TASK DESCRIPTION
Take the part that opens with the line containing "Going by vertical" and closes with the line containing "Answer: point (150, 255)", and write those lines out again with "camera" swapped for "viewer" and nothing else changed.

DATA SHOWN
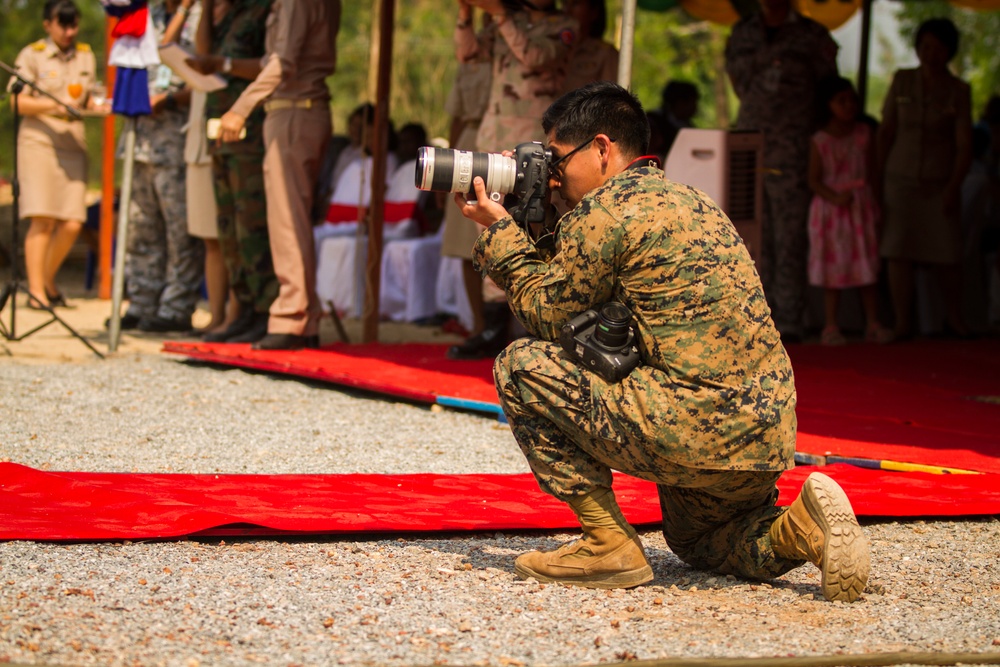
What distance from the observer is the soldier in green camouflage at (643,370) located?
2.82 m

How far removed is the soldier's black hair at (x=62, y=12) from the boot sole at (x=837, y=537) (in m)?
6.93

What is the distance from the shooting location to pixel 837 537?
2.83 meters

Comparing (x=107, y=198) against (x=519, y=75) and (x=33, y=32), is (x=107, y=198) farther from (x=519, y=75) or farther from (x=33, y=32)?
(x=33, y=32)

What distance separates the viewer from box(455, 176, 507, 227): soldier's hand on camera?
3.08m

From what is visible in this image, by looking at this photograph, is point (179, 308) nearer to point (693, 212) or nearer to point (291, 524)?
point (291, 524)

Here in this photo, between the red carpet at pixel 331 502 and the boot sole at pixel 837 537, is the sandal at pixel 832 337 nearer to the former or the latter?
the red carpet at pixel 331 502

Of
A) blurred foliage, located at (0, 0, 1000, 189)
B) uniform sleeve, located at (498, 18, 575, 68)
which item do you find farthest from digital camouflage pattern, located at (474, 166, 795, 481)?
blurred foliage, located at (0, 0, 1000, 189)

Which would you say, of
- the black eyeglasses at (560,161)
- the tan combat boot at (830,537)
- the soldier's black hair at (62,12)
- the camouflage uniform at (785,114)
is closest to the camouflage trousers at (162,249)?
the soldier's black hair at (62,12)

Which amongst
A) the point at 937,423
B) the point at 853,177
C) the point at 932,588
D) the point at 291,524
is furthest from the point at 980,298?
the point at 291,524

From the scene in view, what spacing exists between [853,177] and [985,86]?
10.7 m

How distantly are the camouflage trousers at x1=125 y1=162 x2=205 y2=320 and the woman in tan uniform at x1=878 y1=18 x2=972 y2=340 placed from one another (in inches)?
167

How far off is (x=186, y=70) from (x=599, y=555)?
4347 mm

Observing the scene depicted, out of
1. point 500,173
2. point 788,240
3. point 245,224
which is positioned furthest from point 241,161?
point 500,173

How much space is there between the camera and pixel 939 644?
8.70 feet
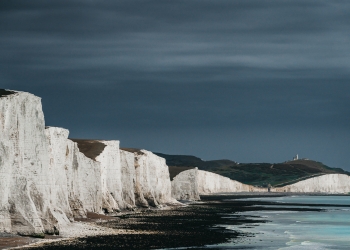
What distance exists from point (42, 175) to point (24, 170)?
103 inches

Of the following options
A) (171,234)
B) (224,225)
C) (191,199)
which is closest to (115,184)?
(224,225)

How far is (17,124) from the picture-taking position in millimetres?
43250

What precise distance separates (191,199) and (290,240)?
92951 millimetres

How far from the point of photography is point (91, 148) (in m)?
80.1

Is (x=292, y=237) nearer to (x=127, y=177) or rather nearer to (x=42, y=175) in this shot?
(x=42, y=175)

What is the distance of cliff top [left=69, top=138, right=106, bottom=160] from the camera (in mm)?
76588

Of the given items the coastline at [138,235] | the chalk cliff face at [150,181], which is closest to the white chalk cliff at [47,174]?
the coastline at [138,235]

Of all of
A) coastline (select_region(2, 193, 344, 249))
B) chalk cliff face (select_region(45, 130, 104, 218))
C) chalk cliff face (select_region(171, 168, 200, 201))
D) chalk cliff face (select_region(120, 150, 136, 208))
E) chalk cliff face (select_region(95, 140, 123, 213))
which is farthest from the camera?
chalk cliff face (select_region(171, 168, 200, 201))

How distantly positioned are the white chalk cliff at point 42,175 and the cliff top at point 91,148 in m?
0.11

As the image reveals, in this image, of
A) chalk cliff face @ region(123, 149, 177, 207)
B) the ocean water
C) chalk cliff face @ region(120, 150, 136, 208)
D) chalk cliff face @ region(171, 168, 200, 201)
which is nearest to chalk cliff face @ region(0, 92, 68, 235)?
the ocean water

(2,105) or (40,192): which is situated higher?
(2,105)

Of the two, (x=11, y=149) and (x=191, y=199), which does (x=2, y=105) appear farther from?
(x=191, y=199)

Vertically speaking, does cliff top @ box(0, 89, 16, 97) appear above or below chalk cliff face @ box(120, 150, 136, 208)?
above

==

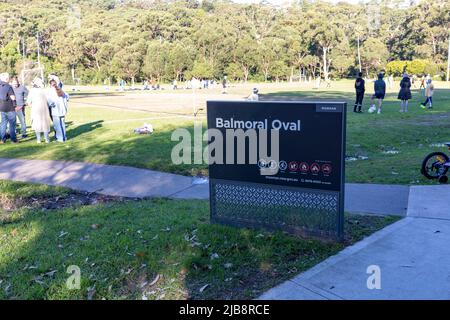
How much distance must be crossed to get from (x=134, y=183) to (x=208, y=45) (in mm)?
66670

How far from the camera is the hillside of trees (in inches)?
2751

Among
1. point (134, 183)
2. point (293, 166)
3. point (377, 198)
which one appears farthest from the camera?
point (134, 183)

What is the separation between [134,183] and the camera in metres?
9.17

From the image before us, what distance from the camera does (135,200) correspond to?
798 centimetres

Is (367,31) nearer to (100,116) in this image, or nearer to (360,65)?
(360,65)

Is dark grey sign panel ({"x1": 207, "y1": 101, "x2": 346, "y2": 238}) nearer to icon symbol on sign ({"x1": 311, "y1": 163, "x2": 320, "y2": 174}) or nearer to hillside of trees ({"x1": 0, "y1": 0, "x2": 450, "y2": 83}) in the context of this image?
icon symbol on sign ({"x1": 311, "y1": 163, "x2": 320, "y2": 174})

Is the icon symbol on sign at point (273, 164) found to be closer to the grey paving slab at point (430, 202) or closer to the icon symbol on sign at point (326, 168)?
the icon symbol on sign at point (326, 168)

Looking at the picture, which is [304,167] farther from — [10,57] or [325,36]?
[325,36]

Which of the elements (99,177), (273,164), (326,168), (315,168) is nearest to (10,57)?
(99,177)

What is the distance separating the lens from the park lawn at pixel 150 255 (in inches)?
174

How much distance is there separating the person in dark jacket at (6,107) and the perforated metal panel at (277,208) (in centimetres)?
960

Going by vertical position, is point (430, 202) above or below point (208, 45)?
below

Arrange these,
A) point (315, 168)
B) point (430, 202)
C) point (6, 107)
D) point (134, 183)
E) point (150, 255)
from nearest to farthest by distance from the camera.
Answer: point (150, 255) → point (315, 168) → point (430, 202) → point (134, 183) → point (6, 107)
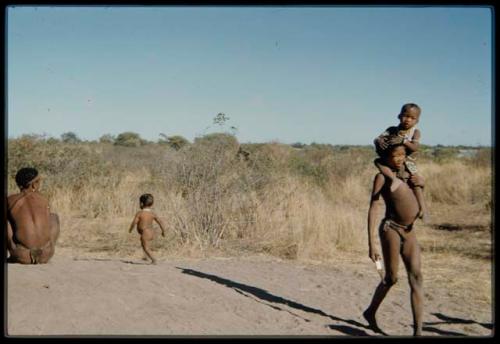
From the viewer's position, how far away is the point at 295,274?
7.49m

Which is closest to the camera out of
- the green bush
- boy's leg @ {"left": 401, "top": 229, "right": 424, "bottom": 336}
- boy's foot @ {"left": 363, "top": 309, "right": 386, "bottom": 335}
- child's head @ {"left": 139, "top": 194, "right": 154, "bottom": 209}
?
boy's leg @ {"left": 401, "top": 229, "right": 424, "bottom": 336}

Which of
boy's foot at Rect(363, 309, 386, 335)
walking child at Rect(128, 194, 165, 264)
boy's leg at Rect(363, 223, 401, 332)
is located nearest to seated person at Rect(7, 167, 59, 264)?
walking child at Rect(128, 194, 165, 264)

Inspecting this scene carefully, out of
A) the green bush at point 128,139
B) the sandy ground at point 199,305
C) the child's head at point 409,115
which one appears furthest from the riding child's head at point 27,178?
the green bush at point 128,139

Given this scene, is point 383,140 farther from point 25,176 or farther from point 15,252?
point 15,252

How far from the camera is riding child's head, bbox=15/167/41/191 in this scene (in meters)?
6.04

---

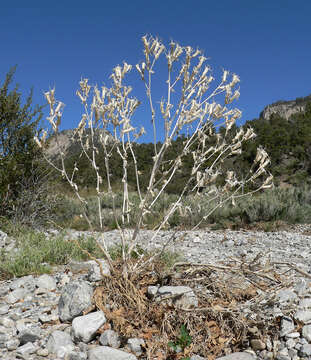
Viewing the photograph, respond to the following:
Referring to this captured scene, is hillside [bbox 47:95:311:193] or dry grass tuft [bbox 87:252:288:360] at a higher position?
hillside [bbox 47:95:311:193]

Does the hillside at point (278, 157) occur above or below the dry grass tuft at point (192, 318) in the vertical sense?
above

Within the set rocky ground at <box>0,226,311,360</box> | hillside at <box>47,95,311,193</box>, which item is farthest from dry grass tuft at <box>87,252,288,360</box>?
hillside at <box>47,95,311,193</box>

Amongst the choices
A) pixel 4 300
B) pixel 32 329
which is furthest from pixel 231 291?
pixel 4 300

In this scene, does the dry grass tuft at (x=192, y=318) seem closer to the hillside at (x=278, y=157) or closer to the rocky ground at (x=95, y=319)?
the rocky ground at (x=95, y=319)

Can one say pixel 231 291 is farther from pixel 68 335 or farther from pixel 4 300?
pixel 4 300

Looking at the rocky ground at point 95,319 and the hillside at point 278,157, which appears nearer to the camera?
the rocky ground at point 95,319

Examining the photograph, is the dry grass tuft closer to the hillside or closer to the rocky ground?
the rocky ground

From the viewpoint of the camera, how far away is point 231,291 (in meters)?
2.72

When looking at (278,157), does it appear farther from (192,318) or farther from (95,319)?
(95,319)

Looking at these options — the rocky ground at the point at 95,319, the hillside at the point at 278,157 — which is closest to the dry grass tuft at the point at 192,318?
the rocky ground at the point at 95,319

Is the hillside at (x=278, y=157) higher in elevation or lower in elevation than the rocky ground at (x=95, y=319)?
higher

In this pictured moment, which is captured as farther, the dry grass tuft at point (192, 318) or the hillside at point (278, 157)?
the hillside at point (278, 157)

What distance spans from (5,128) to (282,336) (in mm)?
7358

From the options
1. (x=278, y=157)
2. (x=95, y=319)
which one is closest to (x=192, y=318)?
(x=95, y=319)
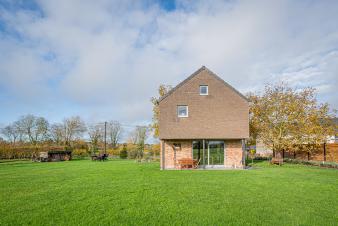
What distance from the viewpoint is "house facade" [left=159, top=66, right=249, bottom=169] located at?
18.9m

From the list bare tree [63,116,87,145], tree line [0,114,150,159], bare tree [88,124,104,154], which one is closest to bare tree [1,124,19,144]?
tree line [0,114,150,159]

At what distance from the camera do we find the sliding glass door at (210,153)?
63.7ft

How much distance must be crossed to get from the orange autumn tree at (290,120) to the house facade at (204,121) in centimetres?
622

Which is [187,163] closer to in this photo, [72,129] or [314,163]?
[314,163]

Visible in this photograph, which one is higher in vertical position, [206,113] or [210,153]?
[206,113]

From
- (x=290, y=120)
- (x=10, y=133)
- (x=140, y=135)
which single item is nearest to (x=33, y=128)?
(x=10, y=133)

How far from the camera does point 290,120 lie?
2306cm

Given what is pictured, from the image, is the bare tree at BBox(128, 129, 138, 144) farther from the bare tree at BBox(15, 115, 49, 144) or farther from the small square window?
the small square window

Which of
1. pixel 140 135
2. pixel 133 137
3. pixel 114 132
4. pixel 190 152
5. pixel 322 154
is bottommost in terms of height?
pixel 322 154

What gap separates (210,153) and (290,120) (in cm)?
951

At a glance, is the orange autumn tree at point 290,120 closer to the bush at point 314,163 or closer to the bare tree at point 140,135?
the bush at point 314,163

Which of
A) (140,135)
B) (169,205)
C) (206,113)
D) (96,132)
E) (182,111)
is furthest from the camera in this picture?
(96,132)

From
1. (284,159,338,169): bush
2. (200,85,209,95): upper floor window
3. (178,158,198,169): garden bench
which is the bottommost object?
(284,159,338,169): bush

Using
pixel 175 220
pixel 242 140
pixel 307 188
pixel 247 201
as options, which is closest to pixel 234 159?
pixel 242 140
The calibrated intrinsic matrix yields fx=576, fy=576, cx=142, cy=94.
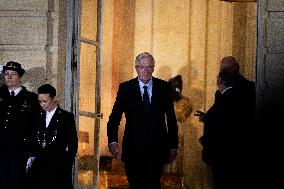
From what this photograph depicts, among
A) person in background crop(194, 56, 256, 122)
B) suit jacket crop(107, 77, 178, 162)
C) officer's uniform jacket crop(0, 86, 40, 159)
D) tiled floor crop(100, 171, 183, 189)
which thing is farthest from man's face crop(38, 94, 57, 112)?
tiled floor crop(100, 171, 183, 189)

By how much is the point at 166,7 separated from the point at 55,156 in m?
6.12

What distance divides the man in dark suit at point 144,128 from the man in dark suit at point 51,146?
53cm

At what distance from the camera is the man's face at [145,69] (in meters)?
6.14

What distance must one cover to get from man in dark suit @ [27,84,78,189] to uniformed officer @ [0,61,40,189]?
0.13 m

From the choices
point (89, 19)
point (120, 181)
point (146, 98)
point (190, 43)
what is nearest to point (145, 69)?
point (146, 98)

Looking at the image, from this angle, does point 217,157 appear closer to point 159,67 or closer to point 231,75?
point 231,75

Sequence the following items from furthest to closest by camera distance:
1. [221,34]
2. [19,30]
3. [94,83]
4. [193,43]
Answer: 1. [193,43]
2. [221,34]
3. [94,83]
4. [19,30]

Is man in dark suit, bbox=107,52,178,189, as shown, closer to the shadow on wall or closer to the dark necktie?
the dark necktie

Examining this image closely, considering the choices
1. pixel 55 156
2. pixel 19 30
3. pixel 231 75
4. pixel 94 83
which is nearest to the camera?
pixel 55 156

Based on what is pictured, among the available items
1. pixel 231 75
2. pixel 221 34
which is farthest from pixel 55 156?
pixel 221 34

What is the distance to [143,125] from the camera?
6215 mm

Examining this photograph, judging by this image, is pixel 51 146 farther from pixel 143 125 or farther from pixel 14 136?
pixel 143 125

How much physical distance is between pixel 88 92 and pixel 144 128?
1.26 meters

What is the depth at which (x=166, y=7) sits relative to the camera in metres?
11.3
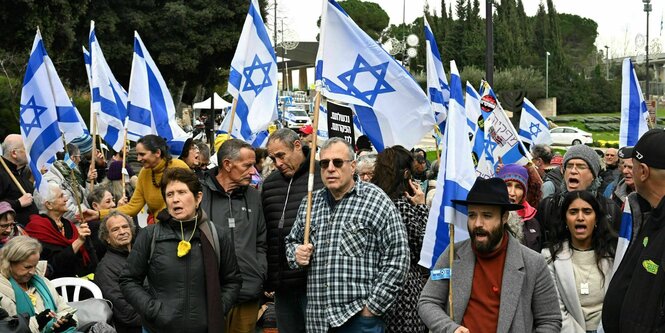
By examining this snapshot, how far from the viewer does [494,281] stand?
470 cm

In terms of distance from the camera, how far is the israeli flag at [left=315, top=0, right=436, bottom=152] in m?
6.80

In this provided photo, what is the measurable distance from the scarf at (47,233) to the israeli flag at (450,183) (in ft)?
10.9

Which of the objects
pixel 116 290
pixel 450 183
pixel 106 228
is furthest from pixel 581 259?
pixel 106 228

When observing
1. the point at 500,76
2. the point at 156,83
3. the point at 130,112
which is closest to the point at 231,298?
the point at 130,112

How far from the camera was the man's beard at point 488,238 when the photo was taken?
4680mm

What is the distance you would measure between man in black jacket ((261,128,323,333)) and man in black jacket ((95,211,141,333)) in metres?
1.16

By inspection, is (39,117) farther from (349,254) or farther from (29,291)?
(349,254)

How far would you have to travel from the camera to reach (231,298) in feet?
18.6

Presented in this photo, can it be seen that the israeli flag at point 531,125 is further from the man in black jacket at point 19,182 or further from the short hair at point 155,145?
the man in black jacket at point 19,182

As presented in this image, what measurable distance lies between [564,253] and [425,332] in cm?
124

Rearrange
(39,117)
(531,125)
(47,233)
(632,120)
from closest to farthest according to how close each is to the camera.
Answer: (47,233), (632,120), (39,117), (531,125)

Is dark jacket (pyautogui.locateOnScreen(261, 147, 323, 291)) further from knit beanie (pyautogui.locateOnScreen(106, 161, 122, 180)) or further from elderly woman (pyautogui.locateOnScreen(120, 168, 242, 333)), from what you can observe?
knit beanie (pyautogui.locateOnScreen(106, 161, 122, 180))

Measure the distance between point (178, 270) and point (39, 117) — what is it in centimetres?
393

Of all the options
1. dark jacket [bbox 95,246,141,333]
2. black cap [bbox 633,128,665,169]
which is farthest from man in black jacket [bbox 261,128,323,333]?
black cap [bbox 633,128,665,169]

REPLY TO THE TASK
Going by vertical position, is point (430, 202) above or below point (208, 45)?
below

Arrange these,
A) point (315, 168)
B) point (430, 202)
C) point (6, 107)
D) point (134, 183)
E) point (150, 255)
from nearest to farthest by distance from the viewer.
Answer: point (150, 255) → point (315, 168) → point (430, 202) → point (134, 183) → point (6, 107)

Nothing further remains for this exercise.